Wednesday, May 12, 2010

UK election game

Here's a fun game-theory problem; Martin Gairing helped me find a solution during lunch, which I will add later.

There are 2 political parties and N constituencies; each party wants to win as many of them as possible. Both parties have an amount M of money (to spend on election campaigning) which they split amongst the N constituencies; for each constituency, it is won by the party that allocated it the larger amount of money. A party's payoff is the number of constituencies it wins, so it's a zero-sum game. The problem is to find a Nash equilibrium. You can assume that M is infinitely divisible, or if not, you're allowed to find an approximate solution with error proportional to 1/M.

Note that there is no pure equilibrium; if a party fails to randomize, the other one will be able to narrowly defeat it in nearly all constituencies while allocating no money to one(s) that it loses.

Obviously lots of generalizations are possible...

7 comments:

Anonymous said...

My rough guess

choose a random permutation of the constituencies and allocate 2(i-1)M/((N(N-1)) to the i-th constituency.

If both parties follow this, each should win (N-1)/2 constituencies in expectation. Additionally, in expectation, one constituency will be a tie.

Ashley said...

Another fun and topical game to play is to work out, using the techniques of Section 3.4 of this survey or similar, how sensitive the UK election is to noise (i.e. mistakes in tallying ballots). If I haven't made a mistake, for small levels of noise, our current constituency system is about 20x more likely to give the "wrong" answer than straight majority voting...

Anonymous said...

@Anonymous

For M=N=3 I can beat your random permutation of {0,1,2} by taking a random permutation of {1.49, 1.49, 0.02} (I always beat your 0, always lose to your 2, and beat your 1 two-thirds of the time)

Paul Goldberg said...

In reply to comment 3: I agree, that breaks the suggestion of comment 1. But the idea of comment 1 is roughly correct, at least it becomes a good approximate Nash equilibrium for large N (error proportional to 1/N). Tomorrow I will give a 3-constituency solution...

To Ashley, thanks for the link, I spent some time reading the survey this morning and will continue! I would have guessed that the sensitivity to noise was about that same.

Paul Goldberg said...

To give the game away, so to speak, a party should aim for the following: For each constituency, the amount spent on it should be uniformly distributed in the range [0,2M/N]. If this can be achieved, then for the other party, the probability of winning a given constituency is directly proportional to the amount it spends there, up to a limit of 2M/N, beyond which there is no incentive to spend more. One constituency's gain becomes another's loss, and you may as well use any payments that are all below 2M/N.

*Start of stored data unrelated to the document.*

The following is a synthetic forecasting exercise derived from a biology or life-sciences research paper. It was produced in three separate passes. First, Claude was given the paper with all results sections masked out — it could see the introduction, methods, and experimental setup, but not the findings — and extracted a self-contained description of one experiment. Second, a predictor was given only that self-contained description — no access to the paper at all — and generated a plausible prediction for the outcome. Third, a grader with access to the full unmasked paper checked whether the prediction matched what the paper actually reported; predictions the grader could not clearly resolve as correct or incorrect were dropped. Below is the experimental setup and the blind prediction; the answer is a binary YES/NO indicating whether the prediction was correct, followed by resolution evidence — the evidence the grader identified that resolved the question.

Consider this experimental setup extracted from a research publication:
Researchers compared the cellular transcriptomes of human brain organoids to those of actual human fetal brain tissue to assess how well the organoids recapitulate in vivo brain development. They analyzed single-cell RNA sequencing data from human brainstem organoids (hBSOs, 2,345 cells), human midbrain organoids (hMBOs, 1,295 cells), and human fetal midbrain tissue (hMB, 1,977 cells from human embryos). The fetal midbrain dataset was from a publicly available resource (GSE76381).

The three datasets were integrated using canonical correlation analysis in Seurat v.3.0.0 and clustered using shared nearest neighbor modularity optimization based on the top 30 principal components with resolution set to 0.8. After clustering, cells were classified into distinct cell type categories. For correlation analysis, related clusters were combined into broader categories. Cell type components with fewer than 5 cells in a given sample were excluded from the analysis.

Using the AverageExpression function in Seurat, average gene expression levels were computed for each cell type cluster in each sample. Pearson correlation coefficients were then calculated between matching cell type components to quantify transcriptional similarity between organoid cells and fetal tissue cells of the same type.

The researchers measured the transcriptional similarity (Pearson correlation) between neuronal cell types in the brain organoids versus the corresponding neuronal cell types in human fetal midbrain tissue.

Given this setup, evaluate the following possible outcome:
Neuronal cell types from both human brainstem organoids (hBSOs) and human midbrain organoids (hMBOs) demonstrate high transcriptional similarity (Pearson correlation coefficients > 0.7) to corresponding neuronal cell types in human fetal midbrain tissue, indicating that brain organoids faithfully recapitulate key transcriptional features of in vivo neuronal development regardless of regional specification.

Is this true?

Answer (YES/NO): YES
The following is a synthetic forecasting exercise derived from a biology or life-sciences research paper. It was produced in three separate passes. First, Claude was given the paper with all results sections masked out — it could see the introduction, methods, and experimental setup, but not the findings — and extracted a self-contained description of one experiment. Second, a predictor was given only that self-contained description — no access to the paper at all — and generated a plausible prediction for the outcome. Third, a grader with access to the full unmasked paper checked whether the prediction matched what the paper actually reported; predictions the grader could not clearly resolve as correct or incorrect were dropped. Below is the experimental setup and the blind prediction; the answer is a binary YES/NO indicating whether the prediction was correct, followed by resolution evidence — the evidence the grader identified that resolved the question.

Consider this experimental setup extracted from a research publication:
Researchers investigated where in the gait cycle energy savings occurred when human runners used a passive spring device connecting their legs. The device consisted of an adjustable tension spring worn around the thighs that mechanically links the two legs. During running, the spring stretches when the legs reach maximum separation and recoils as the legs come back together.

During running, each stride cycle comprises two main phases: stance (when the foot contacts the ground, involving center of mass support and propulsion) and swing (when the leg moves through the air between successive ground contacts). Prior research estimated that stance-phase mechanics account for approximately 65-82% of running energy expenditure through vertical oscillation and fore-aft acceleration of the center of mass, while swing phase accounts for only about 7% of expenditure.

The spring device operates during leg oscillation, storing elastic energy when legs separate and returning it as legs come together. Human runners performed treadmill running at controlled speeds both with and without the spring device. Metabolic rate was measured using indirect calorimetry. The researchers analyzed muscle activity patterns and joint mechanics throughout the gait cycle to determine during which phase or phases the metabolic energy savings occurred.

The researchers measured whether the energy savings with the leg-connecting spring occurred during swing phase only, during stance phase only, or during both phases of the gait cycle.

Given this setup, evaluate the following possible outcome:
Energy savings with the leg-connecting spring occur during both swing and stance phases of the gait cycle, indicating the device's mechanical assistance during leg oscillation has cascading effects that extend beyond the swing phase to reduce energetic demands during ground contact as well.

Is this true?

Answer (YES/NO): YES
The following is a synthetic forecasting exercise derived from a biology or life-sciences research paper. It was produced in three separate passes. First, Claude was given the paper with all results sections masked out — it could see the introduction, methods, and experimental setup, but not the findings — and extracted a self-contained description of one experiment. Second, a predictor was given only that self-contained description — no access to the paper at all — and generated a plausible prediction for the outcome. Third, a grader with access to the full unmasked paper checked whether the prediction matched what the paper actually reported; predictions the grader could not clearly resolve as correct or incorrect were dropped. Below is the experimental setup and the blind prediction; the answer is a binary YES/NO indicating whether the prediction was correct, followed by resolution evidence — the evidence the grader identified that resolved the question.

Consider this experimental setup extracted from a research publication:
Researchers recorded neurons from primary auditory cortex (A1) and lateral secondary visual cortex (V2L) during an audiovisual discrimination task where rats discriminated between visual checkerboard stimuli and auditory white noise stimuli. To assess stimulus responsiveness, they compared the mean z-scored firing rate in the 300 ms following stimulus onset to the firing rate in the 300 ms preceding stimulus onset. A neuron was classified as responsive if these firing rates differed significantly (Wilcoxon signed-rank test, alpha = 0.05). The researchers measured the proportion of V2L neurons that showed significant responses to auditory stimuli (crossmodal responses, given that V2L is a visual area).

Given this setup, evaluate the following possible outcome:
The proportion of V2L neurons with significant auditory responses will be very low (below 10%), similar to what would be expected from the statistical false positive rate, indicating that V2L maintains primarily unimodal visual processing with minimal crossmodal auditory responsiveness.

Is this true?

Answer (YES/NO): NO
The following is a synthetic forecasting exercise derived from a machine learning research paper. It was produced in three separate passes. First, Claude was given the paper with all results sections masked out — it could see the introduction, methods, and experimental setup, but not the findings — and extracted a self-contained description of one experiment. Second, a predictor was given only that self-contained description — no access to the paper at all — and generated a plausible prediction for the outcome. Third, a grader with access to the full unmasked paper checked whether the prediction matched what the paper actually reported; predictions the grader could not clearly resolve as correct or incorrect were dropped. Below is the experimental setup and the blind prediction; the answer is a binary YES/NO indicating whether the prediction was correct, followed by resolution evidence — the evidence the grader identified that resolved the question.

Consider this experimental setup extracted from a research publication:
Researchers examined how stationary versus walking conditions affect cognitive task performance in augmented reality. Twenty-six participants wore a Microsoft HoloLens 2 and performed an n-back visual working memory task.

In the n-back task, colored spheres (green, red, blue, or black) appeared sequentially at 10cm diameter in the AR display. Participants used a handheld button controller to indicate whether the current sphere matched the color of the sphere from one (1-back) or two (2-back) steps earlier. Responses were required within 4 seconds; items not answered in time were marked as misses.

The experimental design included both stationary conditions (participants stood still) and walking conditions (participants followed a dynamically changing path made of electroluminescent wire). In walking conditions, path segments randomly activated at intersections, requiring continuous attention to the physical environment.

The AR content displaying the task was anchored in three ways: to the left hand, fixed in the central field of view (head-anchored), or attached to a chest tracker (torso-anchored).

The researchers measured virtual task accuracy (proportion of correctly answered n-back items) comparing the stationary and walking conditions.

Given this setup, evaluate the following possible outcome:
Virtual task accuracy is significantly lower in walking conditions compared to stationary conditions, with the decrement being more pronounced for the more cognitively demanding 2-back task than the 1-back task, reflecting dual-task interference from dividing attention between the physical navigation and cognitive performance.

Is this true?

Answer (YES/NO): NO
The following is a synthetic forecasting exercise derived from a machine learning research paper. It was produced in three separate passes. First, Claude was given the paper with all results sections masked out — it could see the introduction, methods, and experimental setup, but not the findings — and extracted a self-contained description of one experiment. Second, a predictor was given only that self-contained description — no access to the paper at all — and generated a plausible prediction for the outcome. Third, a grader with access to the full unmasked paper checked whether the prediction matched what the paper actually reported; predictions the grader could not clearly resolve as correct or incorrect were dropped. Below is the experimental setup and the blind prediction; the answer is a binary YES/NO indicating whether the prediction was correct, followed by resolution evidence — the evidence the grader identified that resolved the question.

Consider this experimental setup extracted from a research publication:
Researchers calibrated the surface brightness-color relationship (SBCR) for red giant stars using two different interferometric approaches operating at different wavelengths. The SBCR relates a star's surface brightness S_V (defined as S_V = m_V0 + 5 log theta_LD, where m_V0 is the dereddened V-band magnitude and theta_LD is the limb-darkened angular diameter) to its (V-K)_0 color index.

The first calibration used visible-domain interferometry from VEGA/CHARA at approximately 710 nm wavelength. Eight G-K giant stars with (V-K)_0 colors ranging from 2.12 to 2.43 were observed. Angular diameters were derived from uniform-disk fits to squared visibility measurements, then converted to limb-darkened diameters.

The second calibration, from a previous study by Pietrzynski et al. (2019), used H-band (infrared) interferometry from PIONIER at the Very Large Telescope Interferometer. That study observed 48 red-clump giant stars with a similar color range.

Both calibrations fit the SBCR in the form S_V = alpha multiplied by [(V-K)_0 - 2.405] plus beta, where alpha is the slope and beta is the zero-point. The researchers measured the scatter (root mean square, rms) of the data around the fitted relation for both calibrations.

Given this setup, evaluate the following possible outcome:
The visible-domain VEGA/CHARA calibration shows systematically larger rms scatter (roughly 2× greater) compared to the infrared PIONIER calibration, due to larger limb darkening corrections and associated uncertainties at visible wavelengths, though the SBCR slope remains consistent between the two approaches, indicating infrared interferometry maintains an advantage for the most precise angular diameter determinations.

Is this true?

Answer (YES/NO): NO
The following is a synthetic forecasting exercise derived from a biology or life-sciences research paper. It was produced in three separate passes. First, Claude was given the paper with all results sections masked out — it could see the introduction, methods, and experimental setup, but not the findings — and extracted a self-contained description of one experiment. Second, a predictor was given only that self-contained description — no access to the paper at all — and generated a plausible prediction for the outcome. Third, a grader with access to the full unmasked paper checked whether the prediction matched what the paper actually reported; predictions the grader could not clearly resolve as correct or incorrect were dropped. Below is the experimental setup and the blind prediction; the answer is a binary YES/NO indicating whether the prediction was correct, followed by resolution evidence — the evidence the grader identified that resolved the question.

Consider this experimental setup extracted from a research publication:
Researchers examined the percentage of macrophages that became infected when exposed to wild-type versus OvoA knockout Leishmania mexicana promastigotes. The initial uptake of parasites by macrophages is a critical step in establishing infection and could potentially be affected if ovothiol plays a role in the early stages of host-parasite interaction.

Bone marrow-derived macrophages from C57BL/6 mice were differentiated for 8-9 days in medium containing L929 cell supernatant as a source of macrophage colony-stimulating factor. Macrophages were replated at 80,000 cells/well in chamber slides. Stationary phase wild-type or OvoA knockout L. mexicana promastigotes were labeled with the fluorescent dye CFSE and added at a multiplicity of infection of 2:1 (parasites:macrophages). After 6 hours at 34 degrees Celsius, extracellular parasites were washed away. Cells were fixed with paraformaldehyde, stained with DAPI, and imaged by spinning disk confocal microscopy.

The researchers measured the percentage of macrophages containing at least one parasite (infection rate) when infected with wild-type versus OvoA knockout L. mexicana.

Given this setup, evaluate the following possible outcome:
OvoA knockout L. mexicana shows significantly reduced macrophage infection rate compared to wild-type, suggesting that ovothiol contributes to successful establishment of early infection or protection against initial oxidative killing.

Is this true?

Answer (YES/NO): NO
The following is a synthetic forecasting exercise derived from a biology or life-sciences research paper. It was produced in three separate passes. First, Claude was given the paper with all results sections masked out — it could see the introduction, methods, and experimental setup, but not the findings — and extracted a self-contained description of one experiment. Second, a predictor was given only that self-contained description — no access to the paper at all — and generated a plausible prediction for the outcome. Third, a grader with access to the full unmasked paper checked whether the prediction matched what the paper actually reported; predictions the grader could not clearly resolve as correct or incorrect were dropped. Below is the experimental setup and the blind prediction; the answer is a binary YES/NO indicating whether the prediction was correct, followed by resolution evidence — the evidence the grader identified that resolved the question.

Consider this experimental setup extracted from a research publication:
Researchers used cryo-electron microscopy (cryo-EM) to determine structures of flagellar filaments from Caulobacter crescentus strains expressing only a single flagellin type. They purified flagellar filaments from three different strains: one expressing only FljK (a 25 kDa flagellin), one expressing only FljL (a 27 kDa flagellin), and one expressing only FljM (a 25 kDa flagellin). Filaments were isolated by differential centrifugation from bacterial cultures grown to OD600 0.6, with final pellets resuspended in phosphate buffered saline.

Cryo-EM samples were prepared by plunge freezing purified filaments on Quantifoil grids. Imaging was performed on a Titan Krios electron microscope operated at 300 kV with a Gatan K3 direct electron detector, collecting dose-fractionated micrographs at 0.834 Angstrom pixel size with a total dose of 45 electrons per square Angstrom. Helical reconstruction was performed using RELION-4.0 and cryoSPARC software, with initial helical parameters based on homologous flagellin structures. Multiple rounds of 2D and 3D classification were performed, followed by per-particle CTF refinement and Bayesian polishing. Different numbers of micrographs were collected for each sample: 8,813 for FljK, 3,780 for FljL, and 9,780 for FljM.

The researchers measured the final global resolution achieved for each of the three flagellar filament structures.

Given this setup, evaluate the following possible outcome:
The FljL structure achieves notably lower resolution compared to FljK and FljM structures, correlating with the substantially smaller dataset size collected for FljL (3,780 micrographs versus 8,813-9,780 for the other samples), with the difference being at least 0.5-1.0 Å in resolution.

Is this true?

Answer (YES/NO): NO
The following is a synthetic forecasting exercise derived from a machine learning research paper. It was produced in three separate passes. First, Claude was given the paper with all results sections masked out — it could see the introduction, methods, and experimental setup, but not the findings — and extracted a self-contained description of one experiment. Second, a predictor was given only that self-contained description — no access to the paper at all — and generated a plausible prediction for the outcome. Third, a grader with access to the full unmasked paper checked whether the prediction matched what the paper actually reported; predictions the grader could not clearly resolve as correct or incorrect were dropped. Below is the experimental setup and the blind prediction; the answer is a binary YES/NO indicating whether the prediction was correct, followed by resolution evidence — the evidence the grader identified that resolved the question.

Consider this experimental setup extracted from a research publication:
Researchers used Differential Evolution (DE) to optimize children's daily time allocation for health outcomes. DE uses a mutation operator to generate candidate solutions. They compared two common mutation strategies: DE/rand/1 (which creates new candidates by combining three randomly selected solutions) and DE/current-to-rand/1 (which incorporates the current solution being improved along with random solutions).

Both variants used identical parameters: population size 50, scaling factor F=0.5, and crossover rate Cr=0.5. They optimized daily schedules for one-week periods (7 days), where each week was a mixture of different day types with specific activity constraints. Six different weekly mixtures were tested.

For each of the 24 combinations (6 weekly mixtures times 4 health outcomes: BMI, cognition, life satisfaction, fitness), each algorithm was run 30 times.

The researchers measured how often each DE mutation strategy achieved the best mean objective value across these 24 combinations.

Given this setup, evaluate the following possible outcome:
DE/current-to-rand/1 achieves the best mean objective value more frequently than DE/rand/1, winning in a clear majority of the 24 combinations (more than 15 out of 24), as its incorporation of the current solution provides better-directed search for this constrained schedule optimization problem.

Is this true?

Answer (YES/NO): NO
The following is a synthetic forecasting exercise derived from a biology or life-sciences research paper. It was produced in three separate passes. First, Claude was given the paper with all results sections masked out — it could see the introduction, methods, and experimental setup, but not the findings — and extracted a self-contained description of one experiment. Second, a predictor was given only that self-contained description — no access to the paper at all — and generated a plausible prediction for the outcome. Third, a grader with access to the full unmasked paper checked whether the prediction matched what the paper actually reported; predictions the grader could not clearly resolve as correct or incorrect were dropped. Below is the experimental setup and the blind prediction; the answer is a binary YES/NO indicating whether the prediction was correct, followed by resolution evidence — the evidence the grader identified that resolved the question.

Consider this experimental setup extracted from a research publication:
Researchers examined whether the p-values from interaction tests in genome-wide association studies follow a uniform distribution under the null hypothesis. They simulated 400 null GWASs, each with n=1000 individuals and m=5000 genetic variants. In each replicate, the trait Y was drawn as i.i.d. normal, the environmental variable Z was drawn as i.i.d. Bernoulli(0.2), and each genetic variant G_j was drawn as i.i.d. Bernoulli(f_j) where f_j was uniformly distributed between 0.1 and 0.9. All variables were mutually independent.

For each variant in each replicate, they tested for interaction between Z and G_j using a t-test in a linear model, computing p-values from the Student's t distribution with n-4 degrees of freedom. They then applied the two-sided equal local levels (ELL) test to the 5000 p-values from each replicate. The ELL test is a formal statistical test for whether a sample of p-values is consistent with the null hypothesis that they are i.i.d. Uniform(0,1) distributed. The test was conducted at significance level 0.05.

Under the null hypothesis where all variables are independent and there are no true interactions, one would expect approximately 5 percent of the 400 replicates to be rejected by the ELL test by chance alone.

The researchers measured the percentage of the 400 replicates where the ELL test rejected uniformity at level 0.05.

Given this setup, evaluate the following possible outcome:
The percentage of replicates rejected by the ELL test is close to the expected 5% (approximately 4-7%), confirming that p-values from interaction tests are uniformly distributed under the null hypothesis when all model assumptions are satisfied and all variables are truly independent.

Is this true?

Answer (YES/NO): NO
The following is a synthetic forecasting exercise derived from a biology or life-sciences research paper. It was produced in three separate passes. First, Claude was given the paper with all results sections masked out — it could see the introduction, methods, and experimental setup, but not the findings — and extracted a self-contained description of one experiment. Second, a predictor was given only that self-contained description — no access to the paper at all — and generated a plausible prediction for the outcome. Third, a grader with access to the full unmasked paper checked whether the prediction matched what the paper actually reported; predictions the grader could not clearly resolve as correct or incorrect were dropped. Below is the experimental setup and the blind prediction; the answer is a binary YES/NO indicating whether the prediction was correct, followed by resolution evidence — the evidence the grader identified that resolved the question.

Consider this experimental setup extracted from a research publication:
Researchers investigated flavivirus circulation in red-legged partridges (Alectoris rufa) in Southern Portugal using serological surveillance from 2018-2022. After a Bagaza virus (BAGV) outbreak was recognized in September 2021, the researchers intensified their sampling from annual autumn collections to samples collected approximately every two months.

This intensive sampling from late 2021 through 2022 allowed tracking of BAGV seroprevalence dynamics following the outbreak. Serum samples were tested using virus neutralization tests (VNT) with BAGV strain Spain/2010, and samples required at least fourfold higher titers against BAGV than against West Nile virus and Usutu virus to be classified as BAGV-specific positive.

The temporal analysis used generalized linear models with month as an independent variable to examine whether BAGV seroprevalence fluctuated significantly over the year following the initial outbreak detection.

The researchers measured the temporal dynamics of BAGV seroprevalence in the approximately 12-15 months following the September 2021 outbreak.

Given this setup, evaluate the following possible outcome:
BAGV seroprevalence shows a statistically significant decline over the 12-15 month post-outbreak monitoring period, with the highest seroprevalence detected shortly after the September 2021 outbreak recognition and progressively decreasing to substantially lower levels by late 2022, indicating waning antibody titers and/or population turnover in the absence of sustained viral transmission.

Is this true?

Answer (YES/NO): YES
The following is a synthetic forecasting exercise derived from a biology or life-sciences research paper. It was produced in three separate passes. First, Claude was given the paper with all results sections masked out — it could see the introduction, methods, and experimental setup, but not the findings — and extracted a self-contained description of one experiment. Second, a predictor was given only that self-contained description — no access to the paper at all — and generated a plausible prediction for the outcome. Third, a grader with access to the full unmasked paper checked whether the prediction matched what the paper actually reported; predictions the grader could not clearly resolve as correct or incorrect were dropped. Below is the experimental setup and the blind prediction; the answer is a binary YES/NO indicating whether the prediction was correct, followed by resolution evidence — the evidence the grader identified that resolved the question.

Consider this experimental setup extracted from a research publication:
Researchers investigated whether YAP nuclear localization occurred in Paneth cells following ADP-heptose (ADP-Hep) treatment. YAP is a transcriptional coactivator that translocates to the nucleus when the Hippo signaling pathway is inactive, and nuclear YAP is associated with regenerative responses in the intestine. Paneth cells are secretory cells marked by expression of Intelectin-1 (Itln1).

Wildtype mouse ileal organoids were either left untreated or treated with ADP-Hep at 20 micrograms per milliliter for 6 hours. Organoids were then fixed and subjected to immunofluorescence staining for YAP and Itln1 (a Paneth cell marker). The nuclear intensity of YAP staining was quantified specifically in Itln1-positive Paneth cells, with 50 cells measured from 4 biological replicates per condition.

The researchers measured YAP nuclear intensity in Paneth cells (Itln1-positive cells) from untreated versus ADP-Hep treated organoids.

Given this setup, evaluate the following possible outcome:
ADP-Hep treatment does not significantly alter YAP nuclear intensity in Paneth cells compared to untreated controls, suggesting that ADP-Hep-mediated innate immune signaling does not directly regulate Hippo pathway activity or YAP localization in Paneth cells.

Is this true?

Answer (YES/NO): NO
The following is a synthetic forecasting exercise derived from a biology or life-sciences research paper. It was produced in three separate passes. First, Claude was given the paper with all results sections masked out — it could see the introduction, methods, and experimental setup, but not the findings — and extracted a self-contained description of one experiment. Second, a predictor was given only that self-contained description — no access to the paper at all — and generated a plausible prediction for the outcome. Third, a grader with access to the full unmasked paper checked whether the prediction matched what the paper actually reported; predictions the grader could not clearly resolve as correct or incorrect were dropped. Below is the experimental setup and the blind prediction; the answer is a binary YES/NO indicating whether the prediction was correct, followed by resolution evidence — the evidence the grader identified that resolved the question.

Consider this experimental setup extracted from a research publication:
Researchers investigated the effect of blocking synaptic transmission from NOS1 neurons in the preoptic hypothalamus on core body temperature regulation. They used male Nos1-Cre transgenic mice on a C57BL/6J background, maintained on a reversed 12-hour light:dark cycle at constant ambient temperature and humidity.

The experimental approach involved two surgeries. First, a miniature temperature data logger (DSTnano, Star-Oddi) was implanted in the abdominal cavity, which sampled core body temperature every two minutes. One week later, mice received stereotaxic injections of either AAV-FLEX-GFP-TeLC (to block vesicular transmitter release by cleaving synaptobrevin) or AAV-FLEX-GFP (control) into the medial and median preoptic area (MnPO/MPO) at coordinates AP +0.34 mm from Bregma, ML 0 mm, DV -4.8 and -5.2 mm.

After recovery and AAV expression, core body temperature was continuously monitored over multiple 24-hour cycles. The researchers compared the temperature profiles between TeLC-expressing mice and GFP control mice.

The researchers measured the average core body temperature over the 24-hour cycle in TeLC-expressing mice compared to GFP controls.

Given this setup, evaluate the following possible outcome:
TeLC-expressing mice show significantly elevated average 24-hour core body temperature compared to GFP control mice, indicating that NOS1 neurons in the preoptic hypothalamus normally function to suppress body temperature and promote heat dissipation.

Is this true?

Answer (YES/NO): YES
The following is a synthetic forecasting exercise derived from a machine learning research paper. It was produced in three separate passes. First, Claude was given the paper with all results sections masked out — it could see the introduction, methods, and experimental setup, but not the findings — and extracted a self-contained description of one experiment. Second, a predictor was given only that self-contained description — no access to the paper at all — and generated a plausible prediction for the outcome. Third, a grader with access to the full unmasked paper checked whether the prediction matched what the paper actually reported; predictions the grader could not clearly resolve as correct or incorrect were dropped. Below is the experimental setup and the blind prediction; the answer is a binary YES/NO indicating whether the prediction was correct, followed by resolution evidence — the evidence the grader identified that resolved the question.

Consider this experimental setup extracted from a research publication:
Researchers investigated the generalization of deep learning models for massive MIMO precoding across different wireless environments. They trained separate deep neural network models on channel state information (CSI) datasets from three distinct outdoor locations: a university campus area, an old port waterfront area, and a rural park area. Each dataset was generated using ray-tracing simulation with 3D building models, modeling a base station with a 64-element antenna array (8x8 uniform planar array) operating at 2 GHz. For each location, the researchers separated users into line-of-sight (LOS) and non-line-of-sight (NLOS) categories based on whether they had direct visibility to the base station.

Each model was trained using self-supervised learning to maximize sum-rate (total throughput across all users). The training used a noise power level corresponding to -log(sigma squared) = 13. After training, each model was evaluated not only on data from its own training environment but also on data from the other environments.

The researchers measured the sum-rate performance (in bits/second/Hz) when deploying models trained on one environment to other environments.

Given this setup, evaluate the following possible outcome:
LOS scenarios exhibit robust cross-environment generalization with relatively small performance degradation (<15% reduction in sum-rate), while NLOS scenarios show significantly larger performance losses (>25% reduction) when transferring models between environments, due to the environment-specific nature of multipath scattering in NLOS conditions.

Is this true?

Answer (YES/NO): NO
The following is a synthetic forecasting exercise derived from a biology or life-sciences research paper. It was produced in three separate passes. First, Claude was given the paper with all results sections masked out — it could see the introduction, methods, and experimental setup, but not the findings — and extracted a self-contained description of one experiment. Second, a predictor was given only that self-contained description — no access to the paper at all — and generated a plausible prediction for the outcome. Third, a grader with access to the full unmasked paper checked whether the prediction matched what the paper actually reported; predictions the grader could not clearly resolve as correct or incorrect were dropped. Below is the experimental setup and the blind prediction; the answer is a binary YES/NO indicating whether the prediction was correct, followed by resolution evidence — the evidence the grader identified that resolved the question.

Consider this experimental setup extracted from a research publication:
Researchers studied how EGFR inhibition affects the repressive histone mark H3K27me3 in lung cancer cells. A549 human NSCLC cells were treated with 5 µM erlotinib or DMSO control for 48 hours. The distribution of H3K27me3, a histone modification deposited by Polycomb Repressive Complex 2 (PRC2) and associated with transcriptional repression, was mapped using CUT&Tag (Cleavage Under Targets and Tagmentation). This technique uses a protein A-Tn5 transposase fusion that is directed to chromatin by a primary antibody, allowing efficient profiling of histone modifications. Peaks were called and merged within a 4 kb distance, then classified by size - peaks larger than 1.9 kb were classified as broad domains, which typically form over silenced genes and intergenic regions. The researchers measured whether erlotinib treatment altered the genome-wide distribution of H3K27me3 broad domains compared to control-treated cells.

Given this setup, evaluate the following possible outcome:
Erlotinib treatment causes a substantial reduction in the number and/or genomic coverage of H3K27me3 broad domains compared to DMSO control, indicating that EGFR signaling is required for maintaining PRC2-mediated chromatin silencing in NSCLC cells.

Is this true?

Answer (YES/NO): YES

To achieve this for the 3-constituency case, let's put M=1 without loss of generality; choose a random number x uniformly in [0,1/3] and spend it on constituency 1. Choose one of the other 2 constituencies at random and spend 2/3-x/2 on it, and spend the rest on the other one.

Larger values of N are left as an exercise.

David Kempe said...

Sounds quite related to Colonel Blotto Games. (I hope I got the spelling right there.) Though if I remember right, there, you don't care about how many constituencies you win, just winning more than your opponents.

Paul Goldberg said...

David, thanks, I just took a look at the wikipedia page, they look similar; I will now study them further!